Critics' Picks: The spawn of "Doctor Who"

The riveting science fiction miniseries "Torchwood: Children of Earth" comes to American screens

Published July 20, 2009 10:18AM (EDT)

John Barrowman in "Torchwood: Children of Earth."
John Barrowman in "Torchwood: Children of Earth."

" Torchwood: Children of Earth"

premieres at 9 p.m. July 20 on BBC America, available on DVD July 28

This five-episode miniseries (running for five consecutive nights) spins off the popular British series "Torchwood," which in turn was a spinoff of sorts from the long-running wacky sf series "Doctor Who."

Despite its attenuated ancestry, "Children of the Earth" turns out to be much more riveting than its predecessors, particularly the uneven, somehow shopworn "Torchwood," with its lame special effects and haphazard characterization.
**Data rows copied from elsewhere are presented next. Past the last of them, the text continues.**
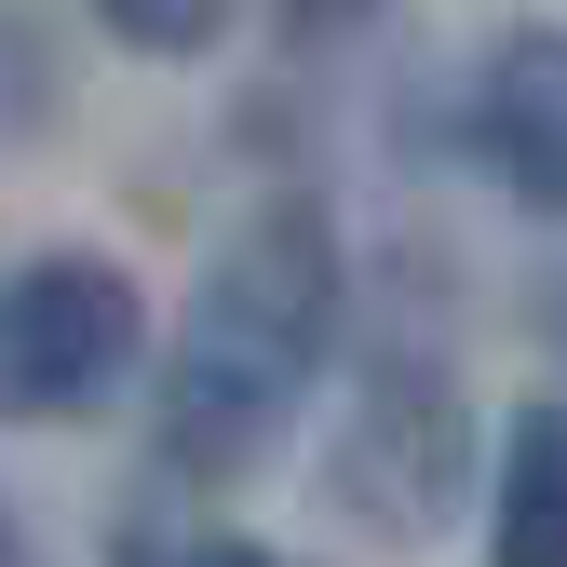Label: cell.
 <instances>
[{
  "mask_svg": "<svg viewBox=\"0 0 567 567\" xmlns=\"http://www.w3.org/2000/svg\"><path fill=\"white\" fill-rule=\"evenodd\" d=\"M486 567H567V392L514 405L501 486H486Z\"/></svg>",
  "mask_w": 567,
  "mask_h": 567,
  "instance_id": "5b68a950",
  "label": "cell"
},
{
  "mask_svg": "<svg viewBox=\"0 0 567 567\" xmlns=\"http://www.w3.org/2000/svg\"><path fill=\"white\" fill-rule=\"evenodd\" d=\"M460 135L527 217H567V28H501L486 41L473 95H460Z\"/></svg>",
  "mask_w": 567,
  "mask_h": 567,
  "instance_id": "277c9868",
  "label": "cell"
},
{
  "mask_svg": "<svg viewBox=\"0 0 567 567\" xmlns=\"http://www.w3.org/2000/svg\"><path fill=\"white\" fill-rule=\"evenodd\" d=\"M150 567H311V554H270V540H176V554H150Z\"/></svg>",
  "mask_w": 567,
  "mask_h": 567,
  "instance_id": "52a82bcc",
  "label": "cell"
},
{
  "mask_svg": "<svg viewBox=\"0 0 567 567\" xmlns=\"http://www.w3.org/2000/svg\"><path fill=\"white\" fill-rule=\"evenodd\" d=\"M0 554H14V527H0Z\"/></svg>",
  "mask_w": 567,
  "mask_h": 567,
  "instance_id": "9c48e42d",
  "label": "cell"
},
{
  "mask_svg": "<svg viewBox=\"0 0 567 567\" xmlns=\"http://www.w3.org/2000/svg\"><path fill=\"white\" fill-rule=\"evenodd\" d=\"M554 324H567V311H554Z\"/></svg>",
  "mask_w": 567,
  "mask_h": 567,
  "instance_id": "30bf717a",
  "label": "cell"
},
{
  "mask_svg": "<svg viewBox=\"0 0 567 567\" xmlns=\"http://www.w3.org/2000/svg\"><path fill=\"white\" fill-rule=\"evenodd\" d=\"M135 379H150V311L95 244H41L0 270V419L14 433L109 419Z\"/></svg>",
  "mask_w": 567,
  "mask_h": 567,
  "instance_id": "7a4b0ae2",
  "label": "cell"
},
{
  "mask_svg": "<svg viewBox=\"0 0 567 567\" xmlns=\"http://www.w3.org/2000/svg\"><path fill=\"white\" fill-rule=\"evenodd\" d=\"M460 486H473V405H460V379L433 365V351H379V365L351 379L338 446H324V501L365 540L419 554V540L460 527Z\"/></svg>",
  "mask_w": 567,
  "mask_h": 567,
  "instance_id": "3957f363",
  "label": "cell"
},
{
  "mask_svg": "<svg viewBox=\"0 0 567 567\" xmlns=\"http://www.w3.org/2000/svg\"><path fill=\"white\" fill-rule=\"evenodd\" d=\"M95 28H109L122 54H163V68H189V54H217L230 0H95Z\"/></svg>",
  "mask_w": 567,
  "mask_h": 567,
  "instance_id": "8992f818",
  "label": "cell"
},
{
  "mask_svg": "<svg viewBox=\"0 0 567 567\" xmlns=\"http://www.w3.org/2000/svg\"><path fill=\"white\" fill-rule=\"evenodd\" d=\"M338 311H351V244L311 189H270L257 217L203 257L176 351L150 379V446L163 473H244L284 446V419L311 405V379L338 365Z\"/></svg>",
  "mask_w": 567,
  "mask_h": 567,
  "instance_id": "6da1fadb",
  "label": "cell"
},
{
  "mask_svg": "<svg viewBox=\"0 0 567 567\" xmlns=\"http://www.w3.org/2000/svg\"><path fill=\"white\" fill-rule=\"evenodd\" d=\"M298 28H351V14H379V0H284Z\"/></svg>",
  "mask_w": 567,
  "mask_h": 567,
  "instance_id": "ba28073f",
  "label": "cell"
}]
</instances>
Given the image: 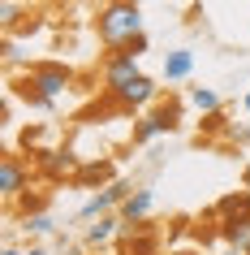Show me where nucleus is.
Returning a JSON list of instances; mask_svg holds the SVG:
<instances>
[{
    "instance_id": "14",
    "label": "nucleus",
    "mask_w": 250,
    "mask_h": 255,
    "mask_svg": "<svg viewBox=\"0 0 250 255\" xmlns=\"http://www.w3.org/2000/svg\"><path fill=\"white\" fill-rule=\"evenodd\" d=\"M69 164H74V156H65V151H43V169H48V173H61Z\"/></svg>"
},
{
    "instance_id": "16",
    "label": "nucleus",
    "mask_w": 250,
    "mask_h": 255,
    "mask_svg": "<svg viewBox=\"0 0 250 255\" xmlns=\"http://www.w3.org/2000/svg\"><path fill=\"white\" fill-rule=\"evenodd\" d=\"M108 173H112V169H108L104 160H99V164H86V169H82V182H95V177H108Z\"/></svg>"
},
{
    "instance_id": "6",
    "label": "nucleus",
    "mask_w": 250,
    "mask_h": 255,
    "mask_svg": "<svg viewBox=\"0 0 250 255\" xmlns=\"http://www.w3.org/2000/svg\"><path fill=\"white\" fill-rule=\"evenodd\" d=\"M26 182H30V169L9 151V156L0 160V195H4V203H13L17 195L26 190Z\"/></svg>"
},
{
    "instance_id": "7",
    "label": "nucleus",
    "mask_w": 250,
    "mask_h": 255,
    "mask_svg": "<svg viewBox=\"0 0 250 255\" xmlns=\"http://www.w3.org/2000/svg\"><path fill=\"white\" fill-rule=\"evenodd\" d=\"M151 208H156V190L151 186H134V195L117 208V216L125 221V229H130V225H143L147 216H151Z\"/></svg>"
},
{
    "instance_id": "20",
    "label": "nucleus",
    "mask_w": 250,
    "mask_h": 255,
    "mask_svg": "<svg viewBox=\"0 0 250 255\" xmlns=\"http://www.w3.org/2000/svg\"><path fill=\"white\" fill-rule=\"evenodd\" d=\"M242 108H246V113H250V91H246V95H242Z\"/></svg>"
},
{
    "instance_id": "2",
    "label": "nucleus",
    "mask_w": 250,
    "mask_h": 255,
    "mask_svg": "<svg viewBox=\"0 0 250 255\" xmlns=\"http://www.w3.org/2000/svg\"><path fill=\"white\" fill-rule=\"evenodd\" d=\"M69 87H74L69 65H61V61H39V65H30L22 91H26V100L35 108H48V113H52V108L69 95Z\"/></svg>"
},
{
    "instance_id": "9",
    "label": "nucleus",
    "mask_w": 250,
    "mask_h": 255,
    "mask_svg": "<svg viewBox=\"0 0 250 255\" xmlns=\"http://www.w3.org/2000/svg\"><path fill=\"white\" fill-rule=\"evenodd\" d=\"M160 95V87H156V78H147V74H138V78L130 82V87H121L112 100H117L121 108H147L151 100Z\"/></svg>"
},
{
    "instance_id": "1",
    "label": "nucleus",
    "mask_w": 250,
    "mask_h": 255,
    "mask_svg": "<svg viewBox=\"0 0 250 255\" xmlns=\"http://www.w3.org/2000/svg\"><path fill=\"white\" fill-rule=\"evenodd\" d=\"M95 30H99V43L104 48L121 52L130 39L147 35L143 30V9L130 4V0H108V4H99V13H95Z\"/></svg>"
},
{
    "instance_id": "4",
    "label": "nucleus",
    "mask_w": 250,
    "mask_h": 255,
    "mask_svg": "<svg viewBox=\"0 0 250 255\" xmlns=\"http://www.w3.org/2000/svg\"><path fill=\"white\" fill-rule=\"evenodd\" d=\"M177 130V108H151V113H143V117L134 121V143L143 147V143H151V138L160 134H172Z\"/></svg>"
},
{
    "instance_id": "17",
    "label": "nucleus",
    "mask_w": 250,
    "mask_h": 255,
    "mask_svg": "<svg viewBox=\"0 0 250 255\" xmlns=\"http://www.w3.org/2000/svg\"><path fill=\"white\" fill-rule=\"evenodd\" d=\"M121 52H125V56H143V52H147V35H138V39H130L125 48H121Z\"/></svg>"
},
{
    "instance_id": "15",
    "label": "nucleus",
    "mask_w": 250,
    "mask_h": 255,
    "mask_svg": "<svg viewBox=\"0 0 250 255\" xmlns=\"http://www.w3.org/2000/svg\"><path fill=\"white\" fill-rule=\"evenodd\" d=\"M17 13H22V4H13V0H4V4H0V26L9 30L17 22Z\"/></svg>"
},
{
    "instance_id": "10",
    "label": "nucleus",
    "mask_w": 250,
    "mask_h": 255,
    "mask_svg": "<svg viewBox=\"0 0 250 255\" xmlns=\"http://www.w3.org/2000/svg\"><path fill=\"white\" fill-rule=\"evenodd\" d=\"M121 229H125V221H121L117 212H112V216H99V221H91V225L82 229V242H86V247H108Z\"/></svg>"
},
{
    "instance_id": "8",
    "label": "nucleus",
    "mask_w": 250,
    "mask_h": 255,
    "mask_svg": "<svg viewBox=\"0 0 250 255\" xmlns=\"http://www.w3.org/2000/svg\"><path fill=\"white\" fill-rule=\"evenodd\" d=\"M216 221H220V229L229 225H246L250 221V190H237V195H224L220 203H216Z\"/></svg>"
},
{
    "instance_id": "5",
    "label": "nucleus",
    "mask_w": 250,
    "mask_h": 255,
    "mask_svg": "<svg viewBox=\"0 0 250 255\" xmlns=\"http://www.w3.org/2000/svg\"><path fill=\"white\" fill-rule=\"evenodd\" d=\"M138 74H143V69H138V56L108 52V61H104V87H108V95H117L121 87H130Z\"/></svg>"
},
{
    "instance_id": "11",
    "label": "nucleus",
    "mask_w": 250,
    "mask_h": 255,
    "mask_svg": "<svg viewBox=\"0 0 250 255\" xmlns=\"http://www.w3.org/2000/svg\"><path fill=\"white\" fill-rule=\"evenodd\" d=\"M190 74H194V52L190 48H177V52L164 56V78L168 82H185Z\"/></svg>"
},
{
    "instance_id": "3",
    "label": "nucleus",
    "mask_w": 250,
    "mask_h": 255,
    "mask_svg": "<svg viewBox=\"0 0 250 255\" xmlns=\"http://www.w3.org/2000/svg\"><path fill=\"white\" fill-rule=\"evenodd\" d=\"M130 195H134V186H130V182H108L104 190H95L91 199H86V203L78 208V221H86V225H91V221H99V216H112V212L121 208V203L130 199Z\"/></svg>"
},
{
    "instance_id": "13",
    "label": "nucleus",
    "mask_w": 250,
    "mask_h": 255,
    "mask_svg": "<svg viewBox=\"0 0 250 255\" xmlns=\"http://www.w3.org/2000/svg\"><path fill=\"white\" fill-rule=\"evenodd\" d=\"M22 229H26L30 238H43V234H52V229H56V221L48 212H30V216H22Z\"/></svg>"
},
{
    "instance_id": "19",
    "label": "nucleus",
    "mask_w": 250,
    "mask_h": 255,
    "mask_svg": "<svg viewBox=\"0 0 250 255\" xmlns=\"http://www.w3.org/2000/svg\"><path fill=\"white\" fill-rule=\"evenodd\" d=\"M0 255H22V251H17V247H4V251H0Z\"/></svg>"
},
{
    "instance_id": "18",
    "label": "nucleus",
    "mask_w": 250,
    "mask_h": 255,
    "mask_svg": "<svg viewBox=\"0 0 250 255\" xmlns=\"http://www.w3.org/2000/svg\"><path fill=\"white\" fill-rule=\"evenodd\" d=\"M22 255H48V251H43V247H26Z\"/></svg>"
},
{
    "instance_id": "12",
    "label": "nucleus",
    "mask_w": 250,
    "mask_h": 255,
    "mask_svg": "<svg viewBox=\"0 0 250 255\" xmlns=\"http://www.w3.org/2000/svg\"><path fill=\"white\" fill-rule=\"evenodd\" d=\"M190 104H194L198 113L216 117V113H220V91H211V87H194V91H190Z\"/></svg>"
}]
</instances>
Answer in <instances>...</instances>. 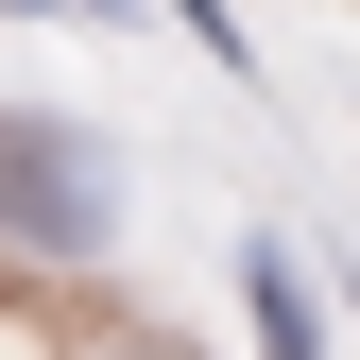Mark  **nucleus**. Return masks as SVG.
Instances as JSON below:
<instances>
[{"label": "nucleus", "instance_id": "nucleus-3", "mask_svg": "<svg viewBox=\"0 0 360 360\" xmlns=\"http://www.w3.org/2000/svg\"><path fill=\"white\" fill-rule=\"evenodd\" d=\"M155 18H189V34H206V69H257V52H240V18H223V0H155Z\"/></svg>", "mask_w": 360, "mask_h": 360}, {"label": "nucleus", "instance_id": "nucleus-1", "mask_svg": "<svg viewBox=\"0 0 360 360\" xmlns=\"http://www.w3.org/2000/svg\"><path fill=\"white\" fill-rule=\"evenodd\" d=\"M0 240H34V257H103L120 240V155L69 103H0Z\"/></svg>", "mask_w": 360, "mask_h": 360}, {"label": "nucleus", "instance_id": "nucleus-2", "mask_svg": "<svg viewBox=\"0 0 360 360\" xmlns=\"http://www.w3.org/2000/svg\"><path fill=\"white\" fill-rule=\"evenodd\" d=\"M240 309H257V343H275V360H326V292H309L292 240H240Z\"/></svg>", "mask_w": 360, "mask_h": 360}, {"label": "nucleus", "instance_id": "nucleus-4", "mask_svg": "<svg viewBox=\"0 0 360 360\" xmlns=\"http://www.w3.org/2000/svg\"><path fill=\"white\" fill-rule=\"evenodd\" d=\"M120 360H189V343H120Z\"/></svg>", "mask_w": 360, "mask_h": 360}, {"label": "nucleus", "instance_id": "nucleus-5", "mask_svg": "<svg viewBox=\"0 0 360 360\" xmlns=\"http://www.w3.org/2000/svg\"><path fill=\"white\" fill-rule=\"evenodd\" d=\"M18 18H34V0H18Z\"/></svg>", "mask_w": 360, "mask_h": 360}]
</instances>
The remaining members of the original "Torchwood" team -- an ex-policewoman, the office factotum and the handsome, bisexual and mysteriously immortal Capt. Jack Harkness -- try to figure out why all the children on the planet are going intermittently catatonic and chanting "We are coming" in creepy unison.

And it is genuinely creepy -- party "X-Files," part "Close Encounters," with fine performances all around, especially from Peter Capaldi, as a Home Office civil servant charged with handling the crisis and responding with a courage that bestows an unexpected, tragic grace on middle managers everywhere.


By Laura Miller

Laura Miller is the author of "The Magician's Book: A Skeptic's Adventures in Narnia."